An open-source Python library for web scraping tasks. Includes support for both text and image scraping.
You can install PyWebScrapr using pip:
pip install pywebscrapr
PyWebScrapr supports the following Python versions:
- Python 3.6
- Python 3.7
- Python 3.8
- Python 3.9
- Python 3.10
- Python 3.11/Later (Preferred)
Please ensure that you have one of these Python versions installed before using PyWebScrapr. PyWebScrapr may not work as expected on lower versions of Python than the supported.
- Text Scraping: Extract textual content from specified URLs.
- Image Scraping: Download images from specified URLs.
*for a full list check out the PyWebScrapr Documentation.
from pywebscrapr import scrape_text
# Specify links in a file or list
links_file = 'links.txt'
links_array = ['https://example.com/page1', 'https://example.com/page2']
# Scrape text and save to the 'output.txt' file
scrape_text(links_file=links_file, links_array=links_array, output_file='output.txt')
from pywebscrapr import scrape_images
# Specify links in a file or list
links_file = 'image_links.txt'
links_array = ['https://example.com/image1.jpg', 'https://example.com/image2.png']
# Scrape images and save to the 'images' folder
scrape_images(links_file=links_file, links_array=links_array, save_folder='images')
Contributions are welcome!
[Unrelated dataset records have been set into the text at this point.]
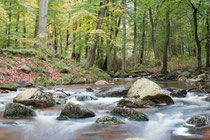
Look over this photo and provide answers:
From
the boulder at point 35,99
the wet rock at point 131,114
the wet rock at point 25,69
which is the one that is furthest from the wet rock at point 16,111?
the wet rock at point 25,69

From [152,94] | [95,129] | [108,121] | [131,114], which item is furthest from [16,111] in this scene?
[152,94]

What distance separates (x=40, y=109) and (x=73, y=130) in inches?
76.8

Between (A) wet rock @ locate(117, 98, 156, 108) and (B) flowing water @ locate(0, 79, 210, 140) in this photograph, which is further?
(A) wet rock @ locate(117, 98, 156, 108)

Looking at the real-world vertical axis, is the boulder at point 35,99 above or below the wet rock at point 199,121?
above

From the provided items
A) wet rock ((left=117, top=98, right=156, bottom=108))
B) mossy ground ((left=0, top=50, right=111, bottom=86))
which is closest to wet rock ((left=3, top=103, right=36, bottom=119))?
wet rock ((left=117, top=98, right=156, bottom=108))

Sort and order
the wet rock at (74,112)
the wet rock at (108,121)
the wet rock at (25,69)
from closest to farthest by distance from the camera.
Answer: the wet rock at (108,121) < the wet rock at (74,112) < the wet rock at (25,69)

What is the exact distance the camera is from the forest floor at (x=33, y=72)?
432 inches

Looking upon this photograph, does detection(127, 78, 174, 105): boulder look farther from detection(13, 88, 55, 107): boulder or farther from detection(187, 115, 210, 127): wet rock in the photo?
detection(13, 88, 55, 107): boulder

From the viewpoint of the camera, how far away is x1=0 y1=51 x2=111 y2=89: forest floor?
11.0 m

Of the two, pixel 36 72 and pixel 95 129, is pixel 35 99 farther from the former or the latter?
pixel 36 72

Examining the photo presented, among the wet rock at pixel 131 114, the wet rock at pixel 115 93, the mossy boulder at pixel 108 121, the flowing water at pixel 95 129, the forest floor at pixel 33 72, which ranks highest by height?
the forest floor at pixel 33 72


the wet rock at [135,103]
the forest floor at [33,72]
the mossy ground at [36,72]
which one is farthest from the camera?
the mossy ground at [36,72]

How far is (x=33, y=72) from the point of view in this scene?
1234cm

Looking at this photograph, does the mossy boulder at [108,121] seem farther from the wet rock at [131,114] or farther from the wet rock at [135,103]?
the wet rock at [135,103]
If you encounter any issues, have suggestions, or want to contribute to PyWebScrapr, please open an issue or submit a pull request on GitHub.
PyWebScrapr is released under the terms of the MIT License (Modified). Please see the LICENSE file for the full text.
Modified License Clause
The modified license clause grants users the permission to make derivative works based on the PyWebScrapr software. However, it requires any substantial changes to the software to be clearly distinguished from the original work and distributed under a different name.